■ **Text excerpt**
════════════════

The control signal generator 42 converts the latched serial pattern data SI from serial to parallel form to generate parallel data of 180 bits corresponding to the nozzles N, and outputs the parallel data to the level shifter 43, the first laser switch 45, the second laser switch 46 and the third laser switch 47.
In the embodiment, the parallel data output by the control signal generator 42 is referred to as “parallel pattern data PI”.
The level shifter 43 raises the voltage level of the parallel pattern data PI from the control signal generator 42 to a drive voltage level of the piezoelectric element switch 44 to generate 180 switch signals each associated with each piezoelectric element PZ.
The piezoelectric element switch 44 has 180 switch elements each associated with each piezoelectric element PZ; the drive waveform signals COM from the control device 30 are input to an input end of each switch element, and the piezoelectric element PZ is connected to an output end of each switch element.
Each switch element outputs the drive waveform signals COM to the corresponding piezoelectric element PZ in response to switch signals associated with the corresponding piezoelectric element PZ.

════════════════

Records:
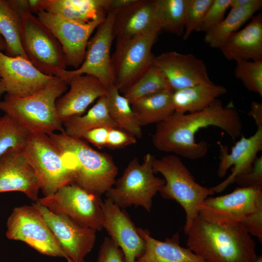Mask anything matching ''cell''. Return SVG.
Listing matches in <instances>:
<instances>
[{
    "label": "cell",
    "instance_id": "obj_1",
    "mask_svg": "<svg viewBox=\"0 0 262 262\" xmlns=\"http://www.w3.org/2000/svg\"><path fill=\"white\" fill-rule=\"evenodd\" d=\"M213 126L225 131L233 140L242 134L243 124L240 115L234 108L223 106L218 99L206 108L196 112H174L164 121L156 124L152 140L159 150L174 153L185 158L197 159L207 153L208 144L197 142L196 132L201 129Z\"/></svg>",
    "mask_w": 262,
    "mask_h": 262
},
{
    "label": "cell",
    "instance_id": "obj_2",
    "mask_svg": "<svg viewBox=\"0 0 262 262\" xmlns=\"http://www.w3.org/2000/svg\"><path fill=\"white\" fill-rule=\"evenodd\" d=\"M185 233L187 248L206 262H252L257 257L254 240L241 225L220 226L198 215Z\"/></svg>",
    "mask_w": 262,
    "mask_h": 262
},
{
    "label": "cell",
    "instance_id": "obj_3",
    "mask_svg": "<svg viewBox=\"0 0 262 262\" xmlns=\"http://www.w3.org/2000/svg\"><path fill=\"white\" fill-rule=\"evenodd\" d=\"M59 149L74 183L101 196L113 186L118 168L109 154L99 152L82 138L64 132L49 135Z\"/></svg>",
    "mask_w": 262,
    "mask_h": 262
},
{
    "label": "cell",
    "instance_id": "obj_4",
    "mask_svg": "<svg viewBox=\"0 0 262 262\" xmlns=\"http://www.w3.org/2000/svg\"><path fill=\"white\" fill-rule=\"evenodd\" d=\"M203 220L220 226L242 225L262 241V186L236 187L232 192L209 196L198 208Z\"/></svg>",
    "mask_w": 262,
    "mask_h": 262
},
{
    "label": "cell",
    "instance_id": "obj_5",
    "mask_svg": "<svg viewBox=\"0 0 262 262\" xmlns=\"http://www.w3.org/2000/svg\"><path fill=\"white\" fill-rule=\"evenodd\" d=\"M67 85L63 79L55 77L47 86L31 95L17 97L6 94L0 100V110L30 133L63 132L55 102L66 92Z\"/></svg>",
    "mask_w": 262,
    "mask_h": 262
},
{
    "label": "cell",
    "instance_id": "obj_6",
    "mask_svg": "<svg viewBox=\"0 0 262 262\" xmlns=\"http://www.w3.org/2000/svg\"><path fill=\"white\" fill-rule=\"evenodd\" d=\"M21 18V36L27 59L43 73L58 77L67 66L62 47L30 10L28 0H9Z\"/></svg>",
    "mask_w": 262,
    "mask_h": 262
},
{
    "label": "cell",
    "instance_id": "obj_7",
    "mask_svg": "<svg viewBox=\"0 0 262 262\" xmlns=\"http://www.w3.org/2000/svg\"><path fill=\"white\" fill-rule=\"evenodd\" d=\"M152 166L155 173H161L164 178V185L159 192L161 196L165 199L175 200L185 212V233L198 215L199 206L214 193L211 188L196 182L187 167L176 155L170 154L160 159L155 158Z\"/></svg>",
    "mask_w": 262,
    "mask_h": 262
},
{
    "label": "cell",
    "instance_id": "obj_8",
    "mask_svg": "<svg viewBox=\"0 0 262 262\" xmlns=\"http://www.w3.org/2000/svg\"><path fill=\"white\" fill-rule=\"evenodd\" d=\"M155 157L150 153L140 163L137 157L129 163L121 177L105 195L120 208L141 206L150 212L152 198L165 183L164 179L154 174L152 163Z\"/></svg>",
    "mask_w": 262,
    "mask_h": 262
},
{
    "label": "cell",
    "instance_id": "obj_9",
    "mask_svg": "<svg viewBox=\"0 0 262 262\" xmlns=\"http://www.w3.org/2000/svg\"><path fill=\"white\" fill-rule=\"evenodd\" d=\"M23 151L45 196L52 195L63 186L74 183L72 173L65 165L59 149L49 135L30 133Z\"/></svg>",
    "mask_w": 262,
    "mask_h": 262
},
{
    "label": "cell",
    "instance_id": "obj_10",
    "mask_svg": "<svg viewBox=\"0 0 262 262\" xmlns=\"http://www.w3.org/2000/svg\"><path fill=\"white\" fill-rule=\"evenodd\" d=\"M55 213H62L80 225L96 231L103 228V201L93 194L75 183L60 188L52 195L36 201Z\"/></svg>",
    "mask_w": 262,
    "mask_h": 262
},
{
    "label": "cell",
    "instance_id": "obj_11",
    "mask_svg": "<svg viewBox=\"0 0 262 262\" xmlns=\"http://www.w3.org/2000/svg\"><path fill=\"white\" fill-rule=\"evenodd\" d=\"M159 34L116 39L111 55L113 84L123 92L140 78L153 64L155 56L152 48Z\"/></svg>",
    "mask_w": 262,
    "mask_h": 262
},
{
    "label": "cell",
    "instance_id": "obj_12",
    "mask_svg": "<svg viewBox=\"0 0 262 262\" xmlns=\"http://www.w3.org/2000/svg\"><path fill=\"white\" fill-rule=\"evenodd\" d=\"M5 234L39 253L52 257L67 256L38 210L32 205L15 207L8 217Z\"/></svg>",
    "mask_w": 262,
    "mask_h": 262
},
{
    "label": "cell",
    "instance_id": "obj_13",
    "mask_svg": "<svg viewBox=\"0 0 262 262\" xmlns=\"http://www.w3.org/2000/svg\"><path fill=\"white\" fill-rule=\"evenodd\" d=\"M115 16L114 13L108 12L104 20L97 27L95 33L88 41L82 65L77 69L65 70L58 77L67 83L72 76L89 75L97 78L107 89L113 84L110 51L115 38Z\"/></svg>",
    "mask_w": 262,
    "mask_h": 262
},
{
    "label": "cell",
    "instance_id": "obj_14",
    "mask_svg": "<svg viewBox=\"0 0 262 262\" xmlns=\"http://www.w3.org/2000/svg\"><path fill=\"white\" fill-rule=\"evenodd\" d=\"M39 20L52 33L60 43L67 65L75 69L82 64L90 37L105 18L82 23L58 15L40 11L36 13Z\"/></svg>",
    "mask_w": 262,
    "mask_h": 262
},
{
    "label": "cell",
    "instance_id": "obj_15",
    "mask_svg": "<svg viewBox=\"0 0 262 262\" xmlns=\"http://www.w3.org/2000/svg\"><path fill=\"white\" fill-rule=\"evenodd\" d=\"M32 205L47 223L67 258L73 262H83L94 247L97 231L80 225L66 214L54 213L36 202Z\"/></svg>",
    "mask_w": 262,
    "mask_h": 262
},
{
    "label": "cell",
    "instance_id": "obj_16",
    "mask_svg": "<svg viewBox=\"0 0 262 262\" xmlns=\"http://www.w3.org/2000/svg\"><path fill=\"white\" fill-rule=\"evenodd\" d=\"M55 77L43 73L25 58L0 53V80L6 94L17 97L31 95Z\"/></svg>",
    "mask_w": 262,
    "mask_h": 262
},
{
    "label": "cell",
    "instance_id": "obj_17",
    "mask_svg": "<svg viewBox=\"0 0 262 262\" xmlns=\"http://www.w3.org/2000/svg\"><path fill=\"white\" fill-rule=\"evenodd\" d=\"M153 64L163 73L173 91L212 82L205 63L191 53L165 52L155 56Z\"/></svg>",
    "mask_w": 262,
    "mask_h": 262
},
{
    "label": "cell",
    "instance_id": "obj_18",
    "mask_svg": "<svg viewBox=\"0 0 262 262\" xmlns=\"http://www.w3.org/2000/svg\"><path fill=\"white\" fill-rule=\"evenodd\" d=\"M219 147V163L217 171L220 178L224 177L229 167L233 166L231 174L224 181L211 187L214 193L223 192L234 182L238 175L250 171L257 154L262 150V128H257L254 134L249 137L242 136L231 147L229 153L228 147L221 143Z\"/></svg>",
    "mask_w": 262,
    "mask_h": 262
},
{
    "label": "cell",
    "instance_id": "obj_19",
    "mask_svg": "<svg viewBox=\"0 0 262 262\" xmlns=\"http://www.w3.org/2000/svg\"><path fill=\"white\" fill-rule=\"evenodd\" d=\"M103 228L122 250L125 262H135L144 254L146 243L127 213L108 198L102 204Z\"/></svg>",
    "mask_w": 262,
    "mask_h": 262
},
{
    "label": "cell",
    "instance_id": "obj_20",
    "mask_svg": "<svg viewBox=\"0 0 262 262\" xmlns=\"http://www.w3.org/2000/svg\"><path fill=\"white\" fill-rule=\"evenodd\" d=\"M40 190L37 178L23 148L11 149L0 158V193L21 192L36 202Z\"/></svg>",
    "mask_w": 262,
    "mask_h": 262
},
{
    "label": "cell",
    "instance_id": "obj_21",
    "mask_svg": "<svg viewBox=\"0 0 262 262\" xmlns=\"http://www.w3.org/2000/svg\"><path fill=\"white\" fill-rule=\"evenodd\" d=\"M67 83L69 90L55 102L58 116L63 123L73 116L82 115L91 103L107 92L103 84L91 75L72 76Z\"/></svg>",
    "mask_w": 262,
    "mask_h": 262
},
{
    "label": "cell",
    "instance_id": "obj_22",
    "mask_svg": "<svg viewBox=\"0 0 262 262\" xmlns=\"http://www.w3.org/2000/svg\"><path fill=\"white\" fill-rule=\"evenodd\" d=\"M115 15L113 34L116 39L159 34L161 31L155 16L154 0H137Z\"/></svg>",
    "mask_w": 262,
    "mask_h": 262
},
{
    "label": "cell",
    "instance_id": "obj_23",
    "mask_svg": "<svg viewBox=\"0 0 262 262\" xmlns=\"http://www.w3.org/2000/svg\"><path fill=\"white\" fill-rule=\"evenodd\" d=\"M229 61H262V15L253 16L246 26L233 33L219 49Z\"/></svg>",
    "mask_w": 262,
    "mask_h": 262
},
{
    "label": "cell",
    "instance_id": "obj_24",
    "mask_svg": "<svg viewBox=\"0 0 262 262\" xmlns=\"http://www.w3.org/2000/svg\"><path fill=\"white\" fill-rule=\"evenodd\" d=\"M137 231L145 241L146 249L135 262H206L188 248L180 245L178 233L162 241L152 237L147 229L139 228Z\"/></svg>",
    "mask_w": 262,
    "mask_h": 262
},
{
    "label": "cell",
    "instance_id": "obj_25",
    "mask_svg": "<svg viewBox=\"0 0 262 262\" xmlns=\"http://www.w3.org/2000/svg\"><path fill=\"white\" fill-rule=\"evenodd\" d=\"M108 0H38V12L45 11L82 23L104 18Z\"/></svg>",
    "mask_w": 262,
    "mask_h": 262
},
{
    "label": "cell",
    "instance_id": "obj_26",
    "mask_svg": "<svg viewBox=\"0 0 262 262\" xmlns=\"http://www.w3.org/2000/svg\"><path fill=\"white\" fill-rule=\"evenodd\" d=\"M226 92V87L213 82L174 91L172 101L174 111L185 114L201 111Z\"/></svg>",
    "mask_w": 262,
    "mask_h": 262
},
{
    "label": "cell",
    "instance_id": "obj_27",
    "mask_svg": "<svg viewBox=\"0 0 262 262\" xmlns=\"http://www.w3.org/2000/svg\"><path fill=\"white\" fill-rule=\"evenodd\" d=\"M63 124L64 132L76 138H82L86 132L97 128H118L109 114L106 96L98 98L86 114L73 116Z\"/></svg>",
    "mask_w": 262,
    "mask_h": 262
},
{
    "label": "cell",
    "instance_id": "obj_28",
    "mask_svg": "<svg viewBox=\"0 0 262 262\" xmlns=\"http://www.w3.org/2000/svg\"><path fill=\"white\" fill-rule=\"evenodd\" d=\"M172 89L157 93L140 98L131 106L139 125L160 123L174 112L172 101Z\"/></svg>",
    "mask_w": 262,
    "mask_h": 262
},
{
    "label": "cell",
    "instance_id": "obj_29",
    "mask_svg": "<svg viewBox=\"0 0 262 262\" xmlns=\"http://www.w3.org/2000/svg\"><path fill=\"white\" fill-rule=\"evenodd\" d=\"M262 8V0H255L247 6L230 9L221 22L205 32L204 42L212 48L220 49L231 34L238 31Z\"/></svg>",
    "mask_w": 262,
    "mask_h": 262
},
{
    "label": "cell",
    "instance_id": "obj_30",
    "mask_svg": "<svg viewBox=\"0 0 262 262\" xmlns=\"http://www.w3.org/2000/svg\"><path fill=\"white\" fill-rule=\"evenodd\" d=\"M0 34L5 42V54L27 59L21 43V18L9 0H0Z\"/></svg>",
    "mask_w": 262,
    "mask_h": 262
},
{
    "label": "cell",
    "instance_id": "obj_31",
    "mask_svg": "<svg viewBox=\"0 0 262 262\" xmlns=\"http://www.w3.org/2000/svg\"><path fill=\"white\" fill-rule=\"evenodd\" d=\"M106 97L109 114L118 128L136 138H141V126L135 116L128 99L120 94L119 90L113 84L107 89Z\"/></svg>",
    "mask_w": 262,
    "mask_h": 262
},
{
    "label": "cell",
    "instance_id": "obj_32",
    "mask_svg": "<svg viewBox=\"0 0 262 262\" xmlns=\"http://www.w3.org/2000/svg\"><path fill=\"white\" fill-rule=\"evenodd\" d=\"M169 89H172L165 77L153 64L122 93L131 104L142 98Z\"/></svg>",
    "mask_w": 262,
    "mask_h": 262
},
{
    "label": "cell",
    "instance_id": "obj_33",
    "mask_svg": "<svg viewBox=\"0 0 262 262\" xmlns=\"http://www.w3.org/2000/svg\"><path fill=\"white\" fill-rule=\"evenodd\" d=\"M155 16L161 30L178 36L184 31L185 0H154Z\"/></svg>",
    "mask_w": 262,
    "mask_h": 262
},
{
    "label": "cell",
    "instance_id": "obj_34",
    "mask_svg": "<svg viewBox=\"0 0 262 262\" xmlns=\"http://www.w3.org/2000/svg\"><path fill=\"white\" fill-rule=\"evenodd\" d=\"M30 133L10 116H0V158L8 151L23 148Z\"/></svg>",
    "mask_w": 262,
    "mask_h": 262
},
{
    "label": "cell",
    "instance_id": "obj_35",
    "mask_svg": "<svg viewBox=\"0 0 262 262\" xmlns=\"http://www.w3.org/2000/svg\"><path fill=\"white\" fill-rule=\"evenodd\" d=\"M235 77L248 90L262 97V61L236 62Z\"/></svg>",
    "mask_w": 262,
    "mask_h": 262
},
{
    "label": "cell",
    "instance_id": "obj_36",
    "mask_svg": "<svg viewBox=\"0 0 262 262\" xmlns=\"http://www.w3.org/2000/svg\"><path fill=\"white\" fill-rule=\"evenodd\" d=\"M213 0H185L184 31L182 38L187 40L201 24Z\"/></svg>",
    "mask_w": 262,
    "mask_h": 262
},
{
    "label": "cell",
    "instance_id": "obj_37",
    "mask_svg": "<svg viewBox=\"0 0 262 262\" xmlns=\"http://www.w3.org/2000/svg\"><path fill=\"white\" fill-rule=\"evenodd\" d=\"M230 0H213L196 31L205 33L221 22L226 11L229 8Z\"/></svg>",
    "mask_w": 262,
    "mask_h": 262
},
{
    "label": "cell",
    "instance_id": "obj_38",
    "mask_svg": "<svg viewBox=\"0 0 262 262\" xmlns=\"http://www.w3.org/2000/svg\"><path fill=\"white\" fill-rule=\"evenodd\" d=\"M234 182L241 187L262 186V156L256 158L250 171L237 176Z\"/></svg>",
    "mask_w": 262,
    "mask_h": 262
},
{
    "label": "cell",
    "instance_id": "obj_39",
    "mask_svg": "<svg viewBox=\"0 0 262 262\" xmlns=\"http://www.w3.org/2000/svg\"><path fill=\"white\" fill-rule=\"evenodd\" d=\"M97 262H125L119 247L110 237H106L100 247Z\"/></svg>",
    "mask_w": 262,
    "mask_h": 262
},
{
    "label": "cell",
    "instance_id": "obj_40",
    "mask_svg": "<svg viewBox=\"0 0 262 262\" xmlns=\"http://www.w3.org/2000/svg\"><path fill=\"white\" fill-rule=\"evenodd\" d=\"M136 138L119 128H110L107 140V146L110 148H120L134 144Z\"/></svg>",
    "mask_w": 262,
    "mask_h": 262
},
{
    "label": "cell",
    "instance_id": "obj_41",
    "mask_svg": "<svg viewBox=\"0 0 262 262\" xmlns=\"http://www.w3.org/2000/svg\"><path fill=\"white\" fill-rule=\"evenodd\" d=\"M110 128L99 127L86 132L82 138L98 147H106L107 137Z\"/></svg>",
    "mask_w": 262,
    "mask_h": 262
},
{
    "label": "cell",
    "instance_id": "obj_42",
    "mask_svg": "<svg viewBox=\"0 0 262 262\" xmlns=\"http://www.w3.org/2000/svg\"><path fill=\"white\" fill-rule=\"evenodd\" d=\"M137 0H108L106 6L107 13L115 14L130 6Z\"/></svg>",
    "mask_w": 262,
    "mask_h": 262
},
{
    "label": "cell",
    "instance_id": "obj_43",
    "mask_svg": "<svg viewBox=\"0 0 262 262\" xmlns=\"http://www.w3.org/2000/svg\"><path fill=\"white\" fill-rule=\"evenodd\" d=\"M247 115L254 119L257 128H262V102L252 101L251 104L250 110Z\"/></svg>",
    "mask_w": 262,
    "mask_h": 262
},
{
    "label": "cell",
    "instance_id": "obj_44",
    "mask_svg": "<svg viewBox=\"0 0 262 262\" xmlns=\"http://www.w3.org/2000/svg\"><path fill=\"white\" fill-rule=\"evenodd\" d=\"M255 0H231L229 8H237L247 6L254 2Z\"/></svg>",
    "mask_w": 262,
    "mask_h": 262
},
{
    "label": "cell",
    "instance_id": "obj_45",
    "mask_svg": "<svg viewBox=\"0 0 262 262\" xmlns=\"http://www.w3.org/2000/svg\"><path fill=\"white\" fill-rule=\"evenodd\" d=\"M6 44L4 40L0 34V53L2 52V51L5 50Z\"/></svg>",
    "mask_w": 262,
    "mask_h": 262
},
{
    "label": "cell",
    "instance_id": "obj_46",
    "mask_svg": "<svg viewBox=\"0 0 262 262\" xmlns=\"http://www.w3.org/2000/svg\"><path fill=\"white\" fill-rule=\"evenodd\" d=\"M4 93H5V91L4 86L0 80V98Z\"/></svg>",
    "mask_w": 262,
    "mask_h": 262
},
{
    "label": "cell",
    "instance_id": "obj_47",
    "mask_svg": "<svg viewBox=\"0 0 262 262\" xmlns=\"http://www.w3.org/2000/svg\"><path fill=\"white\" fill-rule=\"evenodd\" d=\"M252 262H262V256H257V258Z\"/></svg>",
    "mask_w": 262,
    "mask_h": 262
},
{
    "label": "cell",
    "instance_id": "obj_48",
    "mask_svg": "<svg viewBox=\"0 0 262 262\" xmlns=\"http://www.w3.org/2000/svg\"><path fill=\"white\" fill-rule=\"evenodd\" d=\"M68 262H73L70 259L67 258L66 259Z\"/></svg>",
    "mask_w": 262,
    "mask_h": 262
}]
</instances>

════════════════

Continue the description of the piezoelectric nozzle drive circuit from the point where it stops.

Thus, when the target point P1 is positioned directly under the nozzle N, the head drive circuit 40 outputs the drive waveform signals COM to the piezoelectric element PZ corresponding to the nozzle N to cause the droplet D to be discharged toward the target point P1, i.e., to cause droplet discharge processing in accordance with the dot pattern data to be performed.
The laser switch 45 includes 180 switch elements each corresponding to each first laser source LD1.
Input to an input terminal of each switch element in the first laser switch 45 is a power supply Vcc from the control device 30, and connected to an output terminal of each switch element is the corresponding first laser source LD1.
The second laser switch 46 has 180 switch elements each corresponding to each second laser source LD2.
Input to an input terminal of each switch element in the second laser switch 46 is the power supply Vcc from the control device 30, and connected to an output terminal of each switch element is the corresponding second laser source LD2.
The third laser switch 47 has 180 switch elements each corresponding to each third laser source LD3.
Input to an input terminal of each switch element in the third laser switch 47 is the power supply Vcc from the control device 30, and connected to an output terminal of each switch element is the corresponding third laser source LD3.
Every time the lattice point P0 is positioned directly under each laser source LD1, LD2 or LD3 corresponding to each switch element, the switch element supplies drive current to the laser source LD1, LD2 or LD3, which is selected on the basis of the parallel pattern data PI, for a predetermined time.
As a result of this, every time the lattice point P0 is positioned directly under each laser source LD1, LD2 or LD3, the head drive circuit 40 causes the area of the target point P1 to be irradiated with the infrared laser light B only for a predetermined time.
In other words, the head drive circuit 40 performs drying treatment with the infrared laser light B on the basis of the dot pattern data.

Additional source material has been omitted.